Coal cargo may decline further after a 16 per cent drop in volume last year, he added. “None of us are banking on coal as part of our future.”
In the long term, shippers and ports hope to see critical minerals make up a growing chunk of bulk freight to feed the fast-growing market for electric cars.
“There’s an abundance of critical materials needed for battery and electric vehicle production in Canada, and many of these will be transferred from mine sites and facilities by the marine mode,” Bowles told industry representatives in a speech at the St. Lambert Lock across the St. Lawrence River from Montreal.
The timeline is hazy, however.
Canada remains “in the early throes” of lithium and rare earth metals development for electric car batteries — minerals Bowles sees playing a crucial role in establishing the seaway as a “green corridor.”
“We don’t have it really well evaluated yet,” he said in an interview.

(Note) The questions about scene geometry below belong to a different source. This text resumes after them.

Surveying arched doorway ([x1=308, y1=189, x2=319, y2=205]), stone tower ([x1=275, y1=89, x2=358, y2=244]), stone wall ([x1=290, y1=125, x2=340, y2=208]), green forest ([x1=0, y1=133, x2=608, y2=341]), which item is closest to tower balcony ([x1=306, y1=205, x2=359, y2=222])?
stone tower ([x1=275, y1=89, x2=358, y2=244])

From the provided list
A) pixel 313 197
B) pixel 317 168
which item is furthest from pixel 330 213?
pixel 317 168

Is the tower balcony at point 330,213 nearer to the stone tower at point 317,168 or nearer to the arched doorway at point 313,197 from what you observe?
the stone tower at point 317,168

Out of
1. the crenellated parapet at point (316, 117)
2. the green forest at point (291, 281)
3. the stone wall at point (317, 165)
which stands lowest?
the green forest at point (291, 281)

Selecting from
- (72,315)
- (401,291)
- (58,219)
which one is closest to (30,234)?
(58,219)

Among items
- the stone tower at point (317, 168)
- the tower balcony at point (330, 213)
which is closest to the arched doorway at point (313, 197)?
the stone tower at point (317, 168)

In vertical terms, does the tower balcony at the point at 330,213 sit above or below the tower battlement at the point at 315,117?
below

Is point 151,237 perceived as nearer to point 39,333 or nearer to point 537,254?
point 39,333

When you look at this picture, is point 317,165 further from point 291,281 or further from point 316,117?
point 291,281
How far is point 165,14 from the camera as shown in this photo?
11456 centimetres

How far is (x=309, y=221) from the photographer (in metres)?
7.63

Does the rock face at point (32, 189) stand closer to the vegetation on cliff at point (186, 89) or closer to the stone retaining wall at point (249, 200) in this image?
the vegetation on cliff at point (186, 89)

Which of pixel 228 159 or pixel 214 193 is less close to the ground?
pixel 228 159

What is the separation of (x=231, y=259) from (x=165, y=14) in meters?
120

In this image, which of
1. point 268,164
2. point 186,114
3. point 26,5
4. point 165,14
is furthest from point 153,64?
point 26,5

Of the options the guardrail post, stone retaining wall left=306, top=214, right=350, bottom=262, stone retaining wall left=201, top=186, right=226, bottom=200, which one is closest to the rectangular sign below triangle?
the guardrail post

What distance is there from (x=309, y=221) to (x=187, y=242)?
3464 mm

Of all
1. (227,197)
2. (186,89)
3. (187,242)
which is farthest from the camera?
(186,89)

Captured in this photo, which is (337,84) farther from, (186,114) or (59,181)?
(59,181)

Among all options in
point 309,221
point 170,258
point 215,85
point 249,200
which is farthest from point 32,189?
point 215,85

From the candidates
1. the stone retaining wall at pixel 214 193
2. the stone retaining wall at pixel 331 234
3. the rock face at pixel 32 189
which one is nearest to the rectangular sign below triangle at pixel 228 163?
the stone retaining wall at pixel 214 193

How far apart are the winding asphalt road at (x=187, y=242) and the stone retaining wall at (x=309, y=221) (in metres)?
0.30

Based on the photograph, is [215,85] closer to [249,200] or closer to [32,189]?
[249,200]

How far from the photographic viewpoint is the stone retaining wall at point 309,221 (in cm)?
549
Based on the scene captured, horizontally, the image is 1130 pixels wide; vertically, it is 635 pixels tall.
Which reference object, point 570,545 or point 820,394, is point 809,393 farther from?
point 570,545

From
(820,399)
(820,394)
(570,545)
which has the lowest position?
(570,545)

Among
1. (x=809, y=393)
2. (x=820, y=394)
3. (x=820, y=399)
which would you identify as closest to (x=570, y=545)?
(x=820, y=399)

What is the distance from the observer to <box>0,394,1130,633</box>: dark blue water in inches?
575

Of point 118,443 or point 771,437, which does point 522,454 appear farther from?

The “big challenge for Canada” remains getting hydraulic mining shovels in the ground.
The country has deposits of most of the 31 critical minerals listed in a strategy laid out by Natural Resources Minister Jonathan Wilkinson in December, but the government aims initially to focus on the six with the greatest potential for growth.
Those include lithium, graphite, nickel, cobalt, copper and the group of 17 metals and minerals known as rare earth elements.
There are already significant mining operations in nickel, copper and cobalt, as well as smaller graphite operations.
Canada is not a commercial producer of rare earth elements, though it does have some of the largest-known deposits. The Tanco mine in Manitoba is the only lithium mine operating now, but at least one more is on tap to reopen in Quebec this year.
The strategy and the $3.8 billion investments in last year’s federal budget aim to encourage new exploration, expedite regulatory and environmental reviews, build infrastructure to support discovery of new deposits and build equity partnerships with Indigenous people.
Less than a week before the federal government unveils its new budget — and on the eve of U.S. President Joe Biden’s visit to Canada — the Chamber of Marine Commerce also called on Ottawa to follow America’s lead on major funding for transport infrastructure.
The massive U.S. Inflation Reduction Act targeting climate change includes US$3 billion to reduce air pollution at ports by installing zero-emission equipment. Separately, the U.S. Department of Transportation has earmarked US$662 million for port infrastructure development this year.
“You see the Americans jumping ahead of the Canadians,” Burrows said. “Where’s Canada? We really are missing in action.”